化粧品の現地輸入規則および留意点:マレーシア向け輸出
質問
マレーシアにおける化粧品の輸入規制について教えてください。
回答
マレーシア側の輸入規制には、1984年薬物および化粧品管理規則(Control of Drugs and Cosmetics Regulations 1984)やASEAN化粧品指令などがあります。
I. 化粧品規則
ASEAN化粧品統一規則に関する枠組み(ASEAN Harmonized Cosmetic Regulatory Scheme: AHCRS)では、2008年1月1日までにすべてのASEAN加盟国は化粧品の製造、輸入、販売に関する法制度をASEAN化粧品指令(ASEAN Cosmetic Directive: ACD)に準拠するよう要求しました。マレーシアではACDに従い、2008年1月1日にマレーシアにおける化粧品管理のガイドライン(Guideline for Control of Cosmetic Products in Malaysia: GCCPM)が発効しました。このガイドラインでは所管の政府機関、通知手続き、販売後の監視、成分、表示義務、クレーム、推奨製造方法、製品のリコールや罰則、広告規制など多岐にわたる規則が定められました。その後、2017年2月1日にGCCPMが改訂され、2022年8月1日にGCCPM第2版が発効しました。
第2版のGCCPMは下記をご参照ください。
マレーシアにおける化粧品規制に関するガイドライン(Guidelines for Control of Cosmetic Products in Malaysia: GCCPM)(975KB)
II. 輸入手続き
- 医薬品サービスダイレクター(Director of Pharmaceutical Services: DPS)への通知
マレーシアで化粧品規則を管轄する政府機関は、マレーシア保健省管理下の医薬品規制庁(National Pharmaceutical Regulatory Agency: NPRA)です。輸入業者は事前にNPRAを通じて、DPSへ新たに輸入する化粧品に関する通知を行います。通知はマレーシア企業委員会(Syarikat Suruhanjaya Malaysia :SSM)に登録された企業によってのみ可能なため、日本の輸出者はSSMに登録されたマレーシアの企業に通知手続を依頼する必要があります。その際、委任状が必要です。通知は、NPRAのウェブサイトからNPRA Questシステムを通じてオンラインで行います。輸入業者は、通知に先立ち、NPRA Questシステムに登録をする必要があります。化粧品1品に付き50リンギの手数料がかかります。手数料が支払われてから1~3日後に通知書(Notification Note)が発行されます。通知書の有効期間は2年間です。更新手続は、有効期間満了の1カ月前までに行う必要があります。

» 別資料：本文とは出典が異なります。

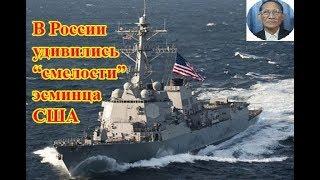 Отвага при бегстве: в России удивились «смелости» эсминца США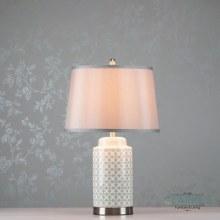 Louisa Ceramic Table Lamp 59cm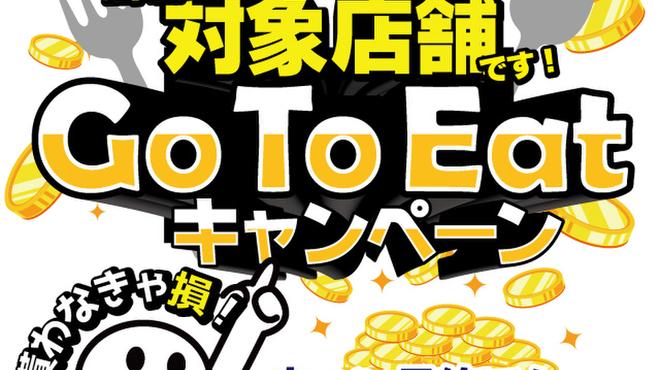 ステーキ宮 逗子店 - 逗子・葉山/ファミレス [食べログ]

NPRA Questシステムについては、下記NPRAのウェブサイトをご確認ください。
Industry & QUEST3+システムメインページ - 輸入関税
化粧品(HSコード: 3303、3304、3305)の関税率は0%、売上税(Sales Tax)は10%です。上記以外の関税は、「世界各国の関税率」でご確認ください。
III. 販売の要件
販売にあたっては、化粧品の適正製造基準に関するガイドライン(Guideline for Cosmetic GoodManufacturing Practice: GMP)(733KB)、 適正販売基準に関するガイドライン(Guideline on Good Distribution Practice: GDP)
(176KB)などの基準を遵守する必要があり、また、 化粧品の安全評価に関するガイドライン(Guideline for the Safety Assessment of Cosmetic Products)
(544KB) に定められた「化粧品の安全評価」を行う必要があります。さらに、化粧品販売業者は、 製品情報ファイルに関するガイドライン(Guideline for Product Information File)
(689KB)に基づき、化粧品に関する技術情報および安全情報を含む書類一式を製品情報ファイル(Product Information File: PIF)としてマレー語または英語にて整備し、最新の情報となるように適時に更新します。PIFは、NPRAが必要とする時にアクセスできるように保管しなければなりません。また、重大な有害事象が発生した場合にはNPRAに報告する義務があります。
IV. 化粧品の成分規制
化粧品の使用原材料に関しては、ネガティブリストとポジティブリストで管理されています。詳細については下記をご参照ください。
ネガティブリスト:
1952年毒物法(Poisons Act 1952)の毒物一覧表(Poisons List)(1.52MB)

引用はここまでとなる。